(Document extract):
======
Military education at the University of Maryland began with the Morrill Land Grant Act of 1862, which required universities who were receiving federal aid to teach agriculture, mechanical arts, and military tactics. When the university opened in 1867, students wore uniforms and drilled for short a time each week. With the appointments of two military officers to President and Professor of Engineering, the military emphasis on campus increased, and training was increased to two hours a day.
After World War II, the University and the Department of Defense believed that future wars would be fought in the skies with nuclear power, so in 1949 the Army ROTC program left the campus to make room for Air Force ROTC. After 1949, students who wished to participate in Army ROTC had to travel up to 35 miles from campus to attend programs from Johns Hopkins, Georgetown, or Bowie State University. Army ROTC returned to the campus in 2001 as a part of the Georgetown Army ROTC program, and by the 2002-2003 school year had separated completely from Georgetown to form the Terrapin Battalion.
Since returning to campus in 2001, the Army ROTC program has sent many cadets to Army Specialty Schools to learn new skills and enhance leadership, such as the Airborne School and the Air Assault School, and many cadets abroad to enhance cultural understanding and language proficiency. The program has sent cadets to Greece, Panama, China, Slovakia, Morocco, and other countries through its Cultural Understanding Language Proficiency Program (CULP), and to Barcelona, Spain through its Study Abroad program. Cadets from the program have also taken advantage of internship opportunities and the university's close proximity to Washington D.C., working at the White House, the Department of Homeland Security, the U.S. Senate, and the Secret Service.
======
(Study material):
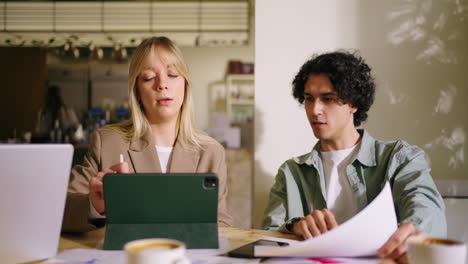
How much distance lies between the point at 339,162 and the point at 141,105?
2.73ft

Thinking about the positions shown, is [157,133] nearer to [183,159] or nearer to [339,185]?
[183,159]

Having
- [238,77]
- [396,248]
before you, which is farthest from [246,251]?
[238,77]

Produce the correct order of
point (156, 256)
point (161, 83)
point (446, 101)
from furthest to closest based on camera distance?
point (446, 101) → point (161, 83) → point (156, 256)

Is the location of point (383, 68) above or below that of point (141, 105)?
above

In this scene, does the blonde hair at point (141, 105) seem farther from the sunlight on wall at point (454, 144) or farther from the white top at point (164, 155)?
the sunlight on wall at point (454, 144)

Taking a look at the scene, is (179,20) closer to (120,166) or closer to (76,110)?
(76,110)

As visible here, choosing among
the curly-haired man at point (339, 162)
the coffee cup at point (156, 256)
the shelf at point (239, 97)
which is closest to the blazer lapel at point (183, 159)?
the curly-haired man at point (339, 162)

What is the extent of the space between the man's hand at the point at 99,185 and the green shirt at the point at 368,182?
2.01 feet

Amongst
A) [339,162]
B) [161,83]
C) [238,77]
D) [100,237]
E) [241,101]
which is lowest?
[100,237]

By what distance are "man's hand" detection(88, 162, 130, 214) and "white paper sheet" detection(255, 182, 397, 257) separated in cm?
39

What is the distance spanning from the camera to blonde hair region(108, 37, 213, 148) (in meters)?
1.61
======
(Work request 1):
According to the ROTC history passage, in what year did Army ROTC return to the University of Maryland campus?
(Work request 2):
Reproduce word for word the stretch of the ROTC history passage from "Military education at" through "hours a day.".
(Work request 3):
Carry the ROTC history passage forward from its last sentence.

(Task output 1):
Army ROTC returned to the campus in 2001.

(Task output 2):
Military education at the University of Maryland began with the Morrill Land Grant Act of 1862, which required universities who were receiving federal aid to teach agriculture, mechanical arts, and military tactics. When the university opened in 1867, students wore uniforms and drilled for short a time each week. With the appointments of two military officers to President and Professor of Engineering, the military emphasis on campus increased, and training was increased to two hours a day.

(Task output 3):
Cadets in the program annually participate in the Army 10 Miler and compete in the Ranger Challenge Competition. This program, through the hard work of its cadets, has won its division in the Ranger Challenge Competition multiple times, and has taken the entire competition to win the 4th Brigade Ranger Challenge Competition, placing first out of 39 schools.
The program's culture and our excellent cadre has put Terrapin Battalion cadets on a level above most other programs. Our tactical training, which includes paintballs and blanks, is far more realistic than typical method of shouting "bang!". Our cadets are more physically fit than average, with a UMD cadet being one only of 23 cadets this year to score a 600/600 on the ACFT during Advanced Camp (out of almost 7,000 cadets). Our cadets receive more complex training in Soldier Level One tasks, thanks to our partnership with the Maryland Army National Guard, who has provided us with actual drill sergeants and medics to run labs. The expertise and experience gained by our cadre in infantry and cavalry units on the battlefields of Iraq, Afghanistan, and Africa makes our cadets stand out when tested on tactical matters and makes them prepared for their future in the Army.